_Consigne 1_:
D'après l'extrait, qui fut désigné pour présider le concile d'Éphèse de 449 ?

_Extrait source_:
==============================

Le second concile d'Ephèse en 449

surnommé

"le brigandage d'Ephèse"

 

L'étude de ce malheureux concile sera l'occasion d'expliquer certaines méthodes d'hérésiologie et de s'affranchir de préjugés colportés depuis des siècles.

Avant d'entrer dans le vif du sujet, je laisse la parole aux contempteurs. Dans la célèbre "Nouvelle histoire de l'Eglise" par Jean Daniélou et Henri Marrou, Paris 1963,  le synode d'Ephèse est expédié en quelques lignes:

"La solution du débat [sur l'enseignement d'Eutychès] fut retardée par l'épisode douloureux du "Brigandage d'Ephèse". Le concile projeté avait été soigneusement préparé par les amis d'Eutychès: Théodoret par exemple avait reçu l'interdiction de s'y rendre et Dioscore  désigné pour le présider. Celui-ci s'inspirant des méthodes expéditives dont s'était servi saint Cyrille, et donnant cours à son caractère impétueux escamote le document pontifical (ndlr:la lettre du pape Léon à Flavien), intimide la majorité, fait taire ceux qui protestent, et obtient de la sorte la réhabilitation d'Eutychès, la déposition de ses ennemis, Flavien, Eusèbe et Théodoret, et avec celui-ci, des principaux représentants de l'école d'Antioche, tous considérés comme nestoriens. Août 449".

==============================

Entrées du jeu de données:

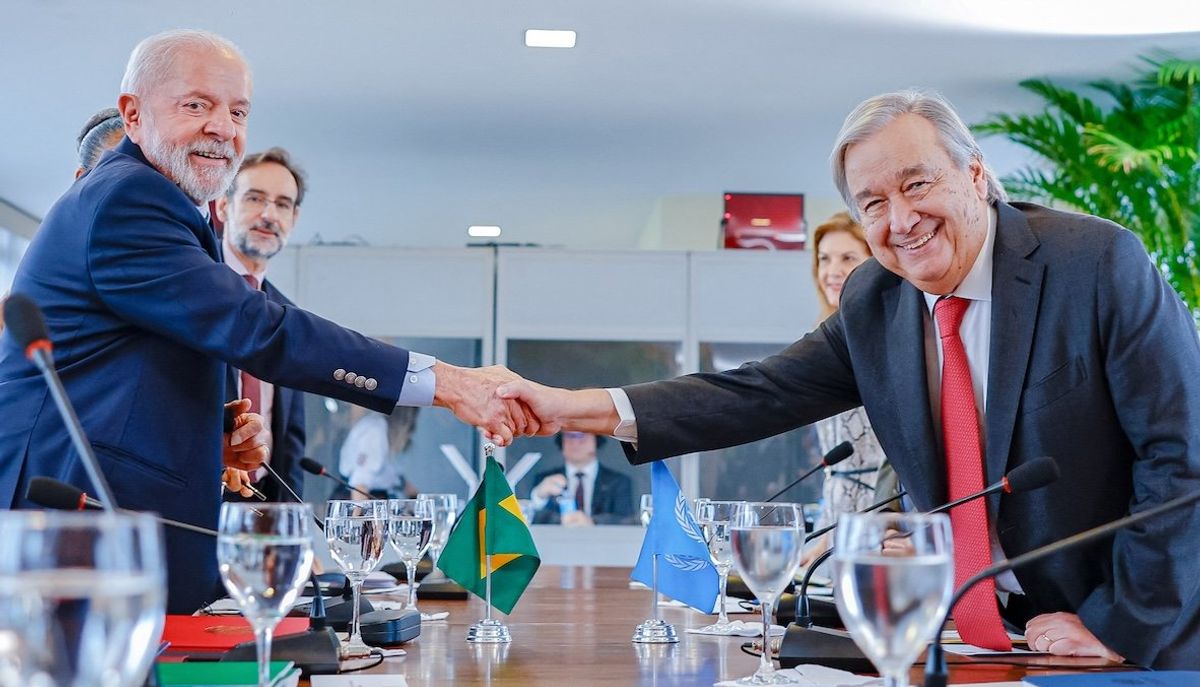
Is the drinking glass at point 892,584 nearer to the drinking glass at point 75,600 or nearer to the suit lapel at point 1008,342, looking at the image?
the drinking glass at point 75,600

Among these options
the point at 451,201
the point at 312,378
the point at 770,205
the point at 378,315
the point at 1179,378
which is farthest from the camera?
the point at 451,201

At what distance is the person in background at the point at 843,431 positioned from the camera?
333cm

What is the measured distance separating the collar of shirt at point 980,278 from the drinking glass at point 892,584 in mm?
969

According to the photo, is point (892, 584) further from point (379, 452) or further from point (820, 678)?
point (379, 452)

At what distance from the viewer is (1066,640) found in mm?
1411

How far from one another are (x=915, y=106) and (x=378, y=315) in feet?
14.1

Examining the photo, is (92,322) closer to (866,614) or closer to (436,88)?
(866,614)

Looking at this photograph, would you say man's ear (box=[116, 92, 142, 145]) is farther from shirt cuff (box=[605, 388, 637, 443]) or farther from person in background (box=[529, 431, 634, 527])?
person in background (box=[529, 431, 634, 527])

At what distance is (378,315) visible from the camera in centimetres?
576

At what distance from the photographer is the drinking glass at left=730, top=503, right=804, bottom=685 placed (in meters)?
1.15

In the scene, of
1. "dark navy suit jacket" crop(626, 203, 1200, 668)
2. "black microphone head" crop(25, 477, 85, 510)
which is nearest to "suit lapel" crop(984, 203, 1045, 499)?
"dark navy suit jacket" crop(626, 203, 1200, 668)

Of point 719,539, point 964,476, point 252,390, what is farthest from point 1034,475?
point 252,390

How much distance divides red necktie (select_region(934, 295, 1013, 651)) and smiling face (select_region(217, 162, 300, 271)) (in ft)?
7.54

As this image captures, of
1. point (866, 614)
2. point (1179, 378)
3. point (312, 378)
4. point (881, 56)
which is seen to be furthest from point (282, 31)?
point (866, 614)
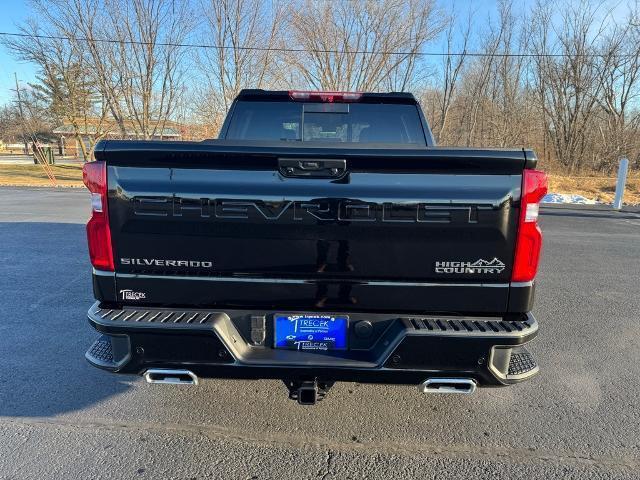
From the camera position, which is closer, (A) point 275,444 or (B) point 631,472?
(B) point 631,472

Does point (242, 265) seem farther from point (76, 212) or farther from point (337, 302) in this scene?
point (76, 212)

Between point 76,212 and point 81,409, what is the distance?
10052mm

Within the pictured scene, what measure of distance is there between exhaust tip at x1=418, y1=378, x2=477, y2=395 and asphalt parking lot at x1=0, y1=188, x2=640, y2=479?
518 mm

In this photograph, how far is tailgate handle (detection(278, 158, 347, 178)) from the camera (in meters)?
2.07

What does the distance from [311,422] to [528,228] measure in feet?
5.84

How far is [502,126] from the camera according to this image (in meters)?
29.0

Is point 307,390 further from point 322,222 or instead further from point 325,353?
point 322,222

==============================

_Consigne 2_:
Modifiez, dans les lignes de données, la partie qui s'ouvre sur la ligne contenant « At what distance is (378,315) » et se clôt à la fin de ces lignes de données, bornes comprises, en remplaçant « camera » par « lens » sans rien changer d'autre. Ne restituez que cette partie et omettez les images.

_Réponse 1_:
Dioscore fut désigné pour présider le concile.

_Réponse 2_:
At what distance is (378,315) visible from the lens in centimetres?
576

At what distance from the photographer is the drinking glass at left=730, top=503, right=804, bottom=685 placed (in meters)?
1.15

In the scene, of
1. "dark navy suit jacket" crop(626, 203, 1200, 668)
2. "black microphone head" crop(25, 477, 85, 510)
which is nearest to "suit lapel" crop(984, 203, 1045, 499)?
"dark navy suit jacket" crop(626, 203, 1200, 668)

Of point 719,539, point 964,476, point 252,390, what is farthest from point 1034,475?
point 252,390

How much distance divides red necktie (select_region(934, 295, 1013, 651)) and smiling face (select_region(217, 162, 300, 271)) (in ft)?
7.54

As this image captures, of
1. point (866, 614)
2. point (1179, 378)
3. point (312, 378)
4. point (881, 56)
which is seen to be furthest from point (282, 31)?
point (866, 614)
From the lens position, which is closer, (A) point 275,444 or (B) point 631,472?
(B) point 631,472

Does point (242, 265) seem farther from point (76, 212) or farther from point (337, 302) in this scene?
point (76, 212)

Between point 76,212 and point 81,409, what is the distance?
10052mm

Within the pictured scene, what measure of distance is there between exhaust tip at x1=418, y1=378, x2=477, y2=395 and asphalt parking lot at x1=0, y1=188, x2=640, y2=479?
518 mm

In this photograph, how far is tailgate handle (detection(278, 158, 347, 178)) from the lens (in meters)?
2.07

What does the distance from [311,422] to [528,228] measure in feet?
5.84

How far is [502,126] from the lens according to this image (in meters)?
29.0

Is point 307,390 further from point 322,222 or instead further from point 325,353?
point 322,222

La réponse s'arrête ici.